● Task description
In the data, starting at the line containing "Looking at the photograph, which" and running through the end of the data, change "options" to "choices". Give that span back with nothing else altered.

-- start Data excerpts --

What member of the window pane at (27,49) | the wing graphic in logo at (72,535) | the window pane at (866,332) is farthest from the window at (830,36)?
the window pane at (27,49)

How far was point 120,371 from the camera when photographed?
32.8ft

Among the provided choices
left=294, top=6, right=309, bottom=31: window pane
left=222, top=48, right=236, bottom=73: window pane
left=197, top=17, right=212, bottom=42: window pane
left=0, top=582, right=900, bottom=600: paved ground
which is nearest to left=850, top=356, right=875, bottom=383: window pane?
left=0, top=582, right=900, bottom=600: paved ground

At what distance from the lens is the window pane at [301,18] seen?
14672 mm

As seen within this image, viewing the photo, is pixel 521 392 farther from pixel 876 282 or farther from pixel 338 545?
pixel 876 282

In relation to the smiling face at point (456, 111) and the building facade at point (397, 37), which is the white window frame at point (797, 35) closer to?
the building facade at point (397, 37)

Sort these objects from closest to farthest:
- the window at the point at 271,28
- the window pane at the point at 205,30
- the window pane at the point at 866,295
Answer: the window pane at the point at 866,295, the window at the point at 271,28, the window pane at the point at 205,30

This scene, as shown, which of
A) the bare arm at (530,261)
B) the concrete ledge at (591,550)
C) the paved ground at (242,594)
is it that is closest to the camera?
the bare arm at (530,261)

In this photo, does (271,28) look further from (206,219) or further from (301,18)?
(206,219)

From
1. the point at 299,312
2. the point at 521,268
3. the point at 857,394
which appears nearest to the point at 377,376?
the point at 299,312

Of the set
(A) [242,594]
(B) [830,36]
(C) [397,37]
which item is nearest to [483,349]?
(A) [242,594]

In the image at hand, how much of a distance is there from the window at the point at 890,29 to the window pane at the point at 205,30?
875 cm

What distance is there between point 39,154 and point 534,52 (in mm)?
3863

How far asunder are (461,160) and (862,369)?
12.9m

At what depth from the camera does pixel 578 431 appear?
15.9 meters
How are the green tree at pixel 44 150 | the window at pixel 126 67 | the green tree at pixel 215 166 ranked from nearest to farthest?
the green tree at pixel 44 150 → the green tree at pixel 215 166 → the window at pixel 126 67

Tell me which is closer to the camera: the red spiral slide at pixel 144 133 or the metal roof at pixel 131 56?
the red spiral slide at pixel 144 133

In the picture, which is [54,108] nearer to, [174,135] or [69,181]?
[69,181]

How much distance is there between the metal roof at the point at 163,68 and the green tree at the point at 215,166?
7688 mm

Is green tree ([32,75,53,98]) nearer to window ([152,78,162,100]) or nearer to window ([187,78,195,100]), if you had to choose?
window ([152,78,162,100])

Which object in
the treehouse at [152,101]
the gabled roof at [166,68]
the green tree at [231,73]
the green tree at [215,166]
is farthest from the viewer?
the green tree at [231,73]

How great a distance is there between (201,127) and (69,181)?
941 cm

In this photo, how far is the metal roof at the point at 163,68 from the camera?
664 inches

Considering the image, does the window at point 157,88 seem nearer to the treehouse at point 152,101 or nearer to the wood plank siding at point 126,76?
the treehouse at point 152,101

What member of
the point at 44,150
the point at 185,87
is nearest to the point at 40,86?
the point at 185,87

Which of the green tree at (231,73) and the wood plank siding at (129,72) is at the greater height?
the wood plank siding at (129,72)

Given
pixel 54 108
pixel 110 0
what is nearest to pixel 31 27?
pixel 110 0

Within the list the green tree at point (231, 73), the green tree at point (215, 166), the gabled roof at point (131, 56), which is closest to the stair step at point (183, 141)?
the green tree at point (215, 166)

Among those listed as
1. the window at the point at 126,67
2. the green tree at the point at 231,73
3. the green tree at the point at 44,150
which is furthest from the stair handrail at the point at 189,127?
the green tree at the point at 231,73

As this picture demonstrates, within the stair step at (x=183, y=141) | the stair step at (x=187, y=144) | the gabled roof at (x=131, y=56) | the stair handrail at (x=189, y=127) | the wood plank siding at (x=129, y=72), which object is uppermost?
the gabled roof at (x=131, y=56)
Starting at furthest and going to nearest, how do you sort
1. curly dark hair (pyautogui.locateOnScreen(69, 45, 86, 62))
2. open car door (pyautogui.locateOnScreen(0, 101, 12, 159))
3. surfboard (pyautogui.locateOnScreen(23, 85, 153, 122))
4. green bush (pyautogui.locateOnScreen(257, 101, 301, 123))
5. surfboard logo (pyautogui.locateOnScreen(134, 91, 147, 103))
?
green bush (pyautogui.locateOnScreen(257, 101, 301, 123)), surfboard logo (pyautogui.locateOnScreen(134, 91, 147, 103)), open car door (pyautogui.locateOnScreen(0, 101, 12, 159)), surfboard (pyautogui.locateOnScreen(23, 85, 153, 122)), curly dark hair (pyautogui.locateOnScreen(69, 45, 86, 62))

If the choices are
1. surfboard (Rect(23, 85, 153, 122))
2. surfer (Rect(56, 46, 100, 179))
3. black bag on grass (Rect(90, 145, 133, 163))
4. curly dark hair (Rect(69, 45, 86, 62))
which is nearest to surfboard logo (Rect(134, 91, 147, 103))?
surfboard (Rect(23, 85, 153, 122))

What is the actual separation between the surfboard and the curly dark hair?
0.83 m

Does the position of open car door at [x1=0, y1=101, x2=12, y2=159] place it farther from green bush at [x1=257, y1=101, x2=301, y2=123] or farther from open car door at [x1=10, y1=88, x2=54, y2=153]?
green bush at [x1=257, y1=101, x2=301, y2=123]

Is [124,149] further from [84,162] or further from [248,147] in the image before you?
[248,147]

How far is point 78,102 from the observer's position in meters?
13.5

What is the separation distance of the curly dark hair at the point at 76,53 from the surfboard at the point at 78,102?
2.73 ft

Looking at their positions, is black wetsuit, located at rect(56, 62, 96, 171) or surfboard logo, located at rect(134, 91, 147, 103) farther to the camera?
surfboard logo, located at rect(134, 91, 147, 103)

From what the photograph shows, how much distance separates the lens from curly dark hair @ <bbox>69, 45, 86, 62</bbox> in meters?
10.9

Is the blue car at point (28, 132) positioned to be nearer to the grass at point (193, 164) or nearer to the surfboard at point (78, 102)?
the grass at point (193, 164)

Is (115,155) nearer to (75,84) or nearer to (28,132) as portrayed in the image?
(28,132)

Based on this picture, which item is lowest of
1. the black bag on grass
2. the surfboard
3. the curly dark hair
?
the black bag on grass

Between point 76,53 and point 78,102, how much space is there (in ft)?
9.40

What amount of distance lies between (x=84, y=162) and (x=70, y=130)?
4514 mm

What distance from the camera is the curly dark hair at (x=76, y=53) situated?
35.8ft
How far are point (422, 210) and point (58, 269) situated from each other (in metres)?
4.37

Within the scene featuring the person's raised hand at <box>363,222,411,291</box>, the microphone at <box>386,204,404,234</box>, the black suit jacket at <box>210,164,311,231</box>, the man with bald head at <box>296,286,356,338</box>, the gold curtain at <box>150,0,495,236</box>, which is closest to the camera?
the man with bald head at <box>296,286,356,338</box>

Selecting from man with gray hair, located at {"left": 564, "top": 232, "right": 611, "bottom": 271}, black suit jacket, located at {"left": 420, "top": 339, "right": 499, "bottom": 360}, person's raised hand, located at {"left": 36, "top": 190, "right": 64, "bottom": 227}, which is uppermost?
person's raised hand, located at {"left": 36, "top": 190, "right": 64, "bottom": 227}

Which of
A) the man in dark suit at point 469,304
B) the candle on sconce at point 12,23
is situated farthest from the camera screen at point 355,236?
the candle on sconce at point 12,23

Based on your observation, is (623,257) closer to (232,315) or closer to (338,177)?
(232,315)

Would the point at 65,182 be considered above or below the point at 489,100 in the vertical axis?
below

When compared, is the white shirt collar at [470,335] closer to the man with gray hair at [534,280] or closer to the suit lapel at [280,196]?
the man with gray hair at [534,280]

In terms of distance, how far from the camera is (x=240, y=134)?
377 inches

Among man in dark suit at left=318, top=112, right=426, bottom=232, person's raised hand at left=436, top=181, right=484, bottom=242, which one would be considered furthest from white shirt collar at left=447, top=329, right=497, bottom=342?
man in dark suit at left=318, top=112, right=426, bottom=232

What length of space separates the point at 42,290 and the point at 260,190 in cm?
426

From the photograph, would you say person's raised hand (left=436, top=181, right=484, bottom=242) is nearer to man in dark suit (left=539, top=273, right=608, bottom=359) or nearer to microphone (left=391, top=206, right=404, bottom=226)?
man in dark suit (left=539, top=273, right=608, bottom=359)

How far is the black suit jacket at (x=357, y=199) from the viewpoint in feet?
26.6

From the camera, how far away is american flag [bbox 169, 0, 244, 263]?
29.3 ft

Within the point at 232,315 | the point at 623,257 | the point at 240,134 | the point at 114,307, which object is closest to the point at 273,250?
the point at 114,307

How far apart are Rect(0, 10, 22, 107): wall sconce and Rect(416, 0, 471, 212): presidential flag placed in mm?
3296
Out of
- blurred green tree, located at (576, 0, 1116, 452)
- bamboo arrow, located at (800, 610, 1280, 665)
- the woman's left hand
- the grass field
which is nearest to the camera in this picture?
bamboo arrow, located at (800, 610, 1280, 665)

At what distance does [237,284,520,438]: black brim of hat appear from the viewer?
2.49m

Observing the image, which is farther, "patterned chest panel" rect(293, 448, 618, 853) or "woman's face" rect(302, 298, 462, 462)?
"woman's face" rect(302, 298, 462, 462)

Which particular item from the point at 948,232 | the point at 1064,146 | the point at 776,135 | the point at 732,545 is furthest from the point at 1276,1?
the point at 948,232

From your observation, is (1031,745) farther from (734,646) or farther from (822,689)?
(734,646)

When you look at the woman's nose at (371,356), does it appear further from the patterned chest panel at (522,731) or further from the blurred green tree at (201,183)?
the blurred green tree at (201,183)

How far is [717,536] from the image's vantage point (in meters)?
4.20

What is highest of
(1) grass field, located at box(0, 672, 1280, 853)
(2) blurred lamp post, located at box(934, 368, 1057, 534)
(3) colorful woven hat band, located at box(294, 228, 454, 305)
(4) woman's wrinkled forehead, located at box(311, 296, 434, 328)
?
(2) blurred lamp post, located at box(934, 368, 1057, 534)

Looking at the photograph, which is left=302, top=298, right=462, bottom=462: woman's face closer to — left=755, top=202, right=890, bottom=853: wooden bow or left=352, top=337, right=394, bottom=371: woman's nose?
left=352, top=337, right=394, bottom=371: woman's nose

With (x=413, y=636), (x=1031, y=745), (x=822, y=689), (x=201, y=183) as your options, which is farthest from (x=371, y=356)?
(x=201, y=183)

-- end Data excerpts --

● In response
Looking at the photograph, which is left=302, top=298, right=462, bottom=462: woman's face closer to — left=755, top=202, right=890, bottom=853: wooden bow or left=352, top=337, right=394, bottom=371: woman's nose?
left=352, top=337, right=394, bottom=371: woman's nose

With (x=413, y=636), (x=1031, y=745), (x=822, y=689), (x=201, y=183) as your choices, which is farthest from (x=371, y=356)?
(x=201, y=183)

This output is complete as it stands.